Pour dissimuler le trouble de mon âme, je voulus raconter mes aventures, mais Agrippine n’avait pas la patience de m’écouter. Elle ne manifesta d’intérêt pour mon récit qu’au moment où je parlai de l’arrêt de cœur de Silanus.
C’est ce qu’il pouvait lui arriver de mieux, dit-elle. Sinon quelque jour nous aurions été contraints de le poursuivre pour trahison. De cette famille ne sont issues que des vipères.
Comme elle disait cela, un serviteur survint pour avertir que Néron avait commencé son repas, plus tard qu’à l’accoutumée. Agrippine me donna une petite tape.
— Cours, idiot. Précipite-toi auprès de lui. Et ne permets à personne de t’arrêter.

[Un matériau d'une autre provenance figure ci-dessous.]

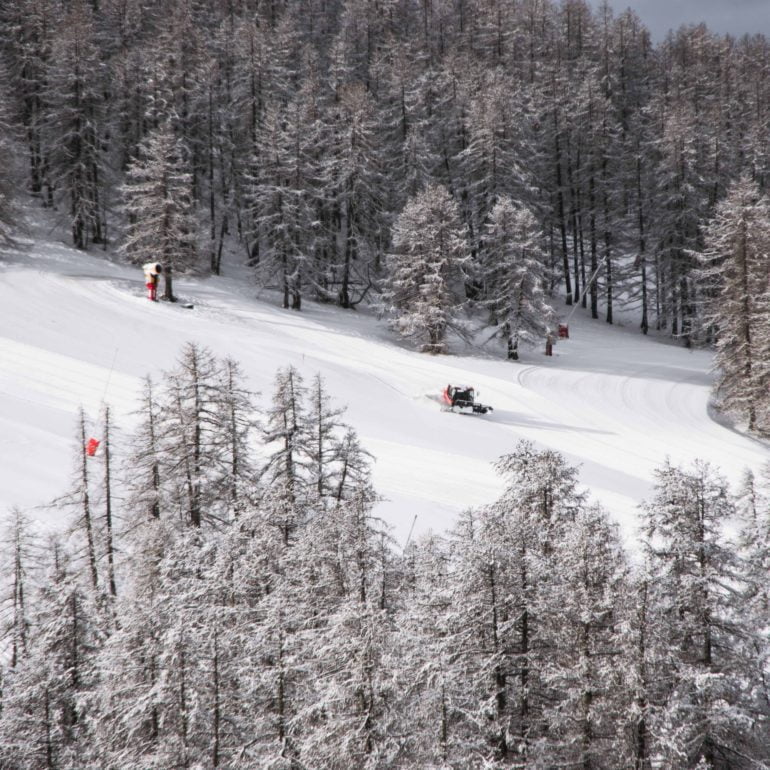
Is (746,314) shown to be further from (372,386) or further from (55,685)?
(55,685)

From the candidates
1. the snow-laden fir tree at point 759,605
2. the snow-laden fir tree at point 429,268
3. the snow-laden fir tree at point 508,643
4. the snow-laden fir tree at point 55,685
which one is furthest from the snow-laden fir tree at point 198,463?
the snow-laden fir tree at point 429,268

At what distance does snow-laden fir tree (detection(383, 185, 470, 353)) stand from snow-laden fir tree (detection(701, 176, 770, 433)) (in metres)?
13.9

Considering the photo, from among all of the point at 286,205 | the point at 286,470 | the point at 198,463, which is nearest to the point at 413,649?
the point at 286,470

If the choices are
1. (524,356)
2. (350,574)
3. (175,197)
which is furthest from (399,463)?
(175,197)

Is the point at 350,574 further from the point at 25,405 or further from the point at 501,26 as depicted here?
the point at 501,26

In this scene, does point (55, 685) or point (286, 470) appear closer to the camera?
point (55, 685)

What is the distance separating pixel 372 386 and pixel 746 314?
61.4 feet

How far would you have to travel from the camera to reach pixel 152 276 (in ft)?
122

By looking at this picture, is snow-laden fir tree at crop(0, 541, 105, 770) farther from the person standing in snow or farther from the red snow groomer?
the person standing in snow

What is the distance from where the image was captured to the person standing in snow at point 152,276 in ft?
121

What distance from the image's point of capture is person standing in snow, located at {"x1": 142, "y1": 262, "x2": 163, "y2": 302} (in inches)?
1451

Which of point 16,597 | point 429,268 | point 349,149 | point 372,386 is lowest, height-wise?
point 16,597

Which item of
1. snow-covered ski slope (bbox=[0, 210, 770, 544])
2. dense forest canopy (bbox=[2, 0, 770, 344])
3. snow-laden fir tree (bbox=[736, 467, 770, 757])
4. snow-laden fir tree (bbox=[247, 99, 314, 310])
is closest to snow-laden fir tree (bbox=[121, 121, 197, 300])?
dense forest canopy (bbox=[2, 0, 770, 344])

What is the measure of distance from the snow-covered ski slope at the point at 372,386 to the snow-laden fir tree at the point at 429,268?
188 centimetres
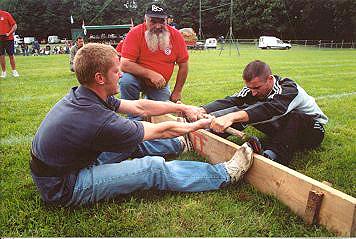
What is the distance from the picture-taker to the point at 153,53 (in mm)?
3924

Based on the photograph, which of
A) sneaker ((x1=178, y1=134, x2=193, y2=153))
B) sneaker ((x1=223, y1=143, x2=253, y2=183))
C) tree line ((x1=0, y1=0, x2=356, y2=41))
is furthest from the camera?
tree line ((x1=0, y1=0, x2=356, y2=41))

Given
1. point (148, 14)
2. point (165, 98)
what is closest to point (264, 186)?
point (165, 98)

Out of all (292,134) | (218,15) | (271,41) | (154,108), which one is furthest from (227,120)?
(271,41)

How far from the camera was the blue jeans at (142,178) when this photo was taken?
83.7 inches

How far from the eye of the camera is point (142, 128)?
6.84ft

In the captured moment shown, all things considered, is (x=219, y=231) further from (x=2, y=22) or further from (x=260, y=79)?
(x=2, y=22)

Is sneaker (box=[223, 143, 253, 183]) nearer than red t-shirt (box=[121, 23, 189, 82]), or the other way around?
sneaker (box=[223, 143, 253, 183])

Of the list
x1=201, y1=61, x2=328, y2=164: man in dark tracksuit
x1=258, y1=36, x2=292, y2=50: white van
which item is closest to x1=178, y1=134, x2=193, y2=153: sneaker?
x1=201, y1=61, x2=328, y2=164: man in dark tracksuit

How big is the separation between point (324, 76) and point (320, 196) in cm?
775

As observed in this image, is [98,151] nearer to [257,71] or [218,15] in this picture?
[257,71]

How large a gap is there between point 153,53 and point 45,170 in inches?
87.5

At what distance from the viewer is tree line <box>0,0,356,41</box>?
3916 mm

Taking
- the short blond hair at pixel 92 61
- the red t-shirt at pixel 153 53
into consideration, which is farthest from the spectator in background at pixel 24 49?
the short blond hair at pixel 92 61

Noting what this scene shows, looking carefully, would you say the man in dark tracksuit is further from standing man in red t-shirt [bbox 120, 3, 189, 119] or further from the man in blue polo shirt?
standing man in red t-shirt [bbox 120, 3, 189, 119]
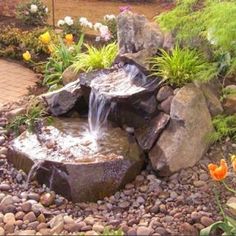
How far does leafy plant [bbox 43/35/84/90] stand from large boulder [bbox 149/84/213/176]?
5.37 ft

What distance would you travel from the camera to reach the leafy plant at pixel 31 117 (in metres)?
4.13

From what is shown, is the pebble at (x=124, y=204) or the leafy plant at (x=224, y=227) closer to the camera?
the leafy plant at (x=224, y=227)

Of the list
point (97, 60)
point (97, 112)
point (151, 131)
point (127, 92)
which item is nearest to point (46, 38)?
point (97, 60)

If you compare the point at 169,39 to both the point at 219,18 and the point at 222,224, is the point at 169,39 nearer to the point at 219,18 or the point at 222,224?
the point at 219,18

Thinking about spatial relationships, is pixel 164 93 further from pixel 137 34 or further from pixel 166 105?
pixel 137 34

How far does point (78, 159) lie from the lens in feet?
11.5

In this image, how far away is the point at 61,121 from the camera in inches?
162

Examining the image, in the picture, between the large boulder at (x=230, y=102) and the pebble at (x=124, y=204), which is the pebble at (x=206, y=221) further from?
the large boulder at (x=230, y=102)

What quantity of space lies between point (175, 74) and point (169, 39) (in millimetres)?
396

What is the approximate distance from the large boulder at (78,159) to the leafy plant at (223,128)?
529mm

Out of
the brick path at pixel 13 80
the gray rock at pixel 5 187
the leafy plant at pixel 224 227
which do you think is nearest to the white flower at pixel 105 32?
the brick path at pixel 13 80

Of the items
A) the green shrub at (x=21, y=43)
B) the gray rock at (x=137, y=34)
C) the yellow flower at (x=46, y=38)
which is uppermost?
the gray rock at (x=137, y=34)

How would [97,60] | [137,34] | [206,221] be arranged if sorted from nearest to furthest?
[206,221] → [137,34] → [97,60]

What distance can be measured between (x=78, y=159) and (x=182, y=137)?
2.34ft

Si fort était l’ascendant de cette femme sur moi que je courus à moitié et que j’assurai aux esclaves qui tentèrent de me barrer la route que j’étais invité au souper de l’empereur. Néron prenait son repas dans la petite salle des banquets, qui ne recevait en temps ordinaire qu’une cinquantaine de convives. La salle était déjà pleine à craquer quand j’arrivai. Quoiqu’on eût placé trois personnes par lits, il n’y avait pas assez de couches pour tous les invités, dont certains avaient dû se contenter de chaises. Vêtu avec soin et recherche, Néron parlait avec animation et son visage d’une juvénile beauté rayonnait de bonheur. D’abord il me fixa sans mot dire, puis il m’embrassa et ordonna d’apporter une chaise pour moi, tout à côté de lui, à la place d’honneur.
— Les muses étaient dans d’excellentes dispositions, aujourd’hui, m’annonça-t-il puis, se penchant vers moi, il me murmura à l’oreille :
— Minutus, ô Minutus, sais-tu ce que c’est que d’aimer de toute son âme ? Aimer et être aimé. Qu’est-ce qu’un être humain peut désirer de plus ?
Tout en dévorant avec entrain, il donna ses instructions à un homme portant le manteau long des musiciens. C’était, je devais l’apprendre par la suite, Terpnus, le plus célèbre citharède de notre temps. J’étais si ignorant alors ! Durant le repas, Terpnus composa un accompagnement pour les poèmes d’amour que Néron avait écrits dans l’après-midi, après quoi il les chanta dans un silence religieux.
Sa voix était si travaillée et si puissante qu’elle transperçait l’âme et lorsqu’elle s’éteignit, après un dernier accord de cithare, nous applaudîmes éperdument. Je ne saurais dire si les vers de Néron étaient bons ni dans quelle mesure ils plagiaient d’autres poètes, mais chantés par Terpnus, ils me firent une forte impression, et pourtant je ne suis pas particulièrement connaisseur en matière musicale. Avec des affectations de timidité, Néron remercia l’assistance pour ses applaudissements, prit l’instrument des mains de Terpnus et en agaça longtemps les cordes, sans oser cependant chanter, bien qu’on l’en pressât.